La Déclaration universelle des droits de l’homme, fut adoptée le 10 décembre 1948.

Article 18

-Toute personne a droit à la liberté de pensée, de conscience et de religion ; ce droit implique la liberté de changer de religion ou de conviction ainsi que la liberté de manifester sa religion ou sa conviction seule ou en commun, tant en public qu’en privé, par l’enseignement, les pratiques, le culte et l’accomplissement des rites.

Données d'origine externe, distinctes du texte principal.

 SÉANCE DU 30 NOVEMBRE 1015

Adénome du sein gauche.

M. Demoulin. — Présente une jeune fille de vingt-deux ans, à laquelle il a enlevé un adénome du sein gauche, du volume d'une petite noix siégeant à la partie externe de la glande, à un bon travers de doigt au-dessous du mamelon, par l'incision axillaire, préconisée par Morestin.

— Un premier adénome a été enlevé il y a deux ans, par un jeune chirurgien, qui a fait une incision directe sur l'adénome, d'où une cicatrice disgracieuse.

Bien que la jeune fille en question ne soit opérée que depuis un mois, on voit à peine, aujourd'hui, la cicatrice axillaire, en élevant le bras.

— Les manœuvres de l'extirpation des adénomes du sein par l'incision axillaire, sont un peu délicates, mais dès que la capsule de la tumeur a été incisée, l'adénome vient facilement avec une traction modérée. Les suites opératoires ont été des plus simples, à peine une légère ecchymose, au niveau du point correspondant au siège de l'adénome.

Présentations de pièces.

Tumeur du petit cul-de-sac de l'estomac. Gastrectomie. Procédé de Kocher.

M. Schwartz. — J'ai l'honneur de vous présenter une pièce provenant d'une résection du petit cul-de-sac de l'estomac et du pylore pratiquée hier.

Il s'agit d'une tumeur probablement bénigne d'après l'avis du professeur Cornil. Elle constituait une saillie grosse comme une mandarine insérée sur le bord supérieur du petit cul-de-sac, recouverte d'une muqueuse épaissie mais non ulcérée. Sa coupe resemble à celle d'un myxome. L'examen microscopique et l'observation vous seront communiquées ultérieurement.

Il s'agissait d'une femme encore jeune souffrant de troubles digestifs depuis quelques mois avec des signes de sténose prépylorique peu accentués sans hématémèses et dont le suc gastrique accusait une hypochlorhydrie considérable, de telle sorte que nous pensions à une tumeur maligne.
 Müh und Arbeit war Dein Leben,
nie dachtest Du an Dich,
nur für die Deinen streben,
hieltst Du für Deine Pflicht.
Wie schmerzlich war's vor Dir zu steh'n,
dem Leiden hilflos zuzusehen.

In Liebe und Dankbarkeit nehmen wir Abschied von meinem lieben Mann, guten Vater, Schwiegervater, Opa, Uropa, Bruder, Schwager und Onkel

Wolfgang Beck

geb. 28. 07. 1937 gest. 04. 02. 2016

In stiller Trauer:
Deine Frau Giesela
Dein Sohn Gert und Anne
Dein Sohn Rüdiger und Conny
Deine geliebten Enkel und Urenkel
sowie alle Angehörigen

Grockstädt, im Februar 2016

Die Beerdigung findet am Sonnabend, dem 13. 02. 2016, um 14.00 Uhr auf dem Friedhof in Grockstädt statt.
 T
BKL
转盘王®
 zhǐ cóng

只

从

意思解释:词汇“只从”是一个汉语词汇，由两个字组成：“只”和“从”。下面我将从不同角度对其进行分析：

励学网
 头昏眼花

En 2012, Ennahdha efface à petite touche et rapidement, le libre arbitre du Tunisien, comme elle a essayé de  l’effacer dans les années 1980 à l’aide de l’acide sulfurique. Il ne s’agit plus de changer de système  politique. Passer de la dictature à la démocratie mais nous anesthésier l’esprit par des litanies et des psalmodies.

Et ma mémoire fait appel à  Kant qui disait :

« Sapere aude! Aie le courage de te servir de ton propre entendement! Voilà la devise des lumières. Paresse et lâcheté sont les causes qui font qu’un si grand nombre d’hommes, après que la nature les eut affranchis depuis longtemps d’une conduite étrangère, restent cependant volontiers toute leur vie dans un état de tutelle; et qui font qu’il est si facile à d’autres de se poser comme leurs tuteurs ».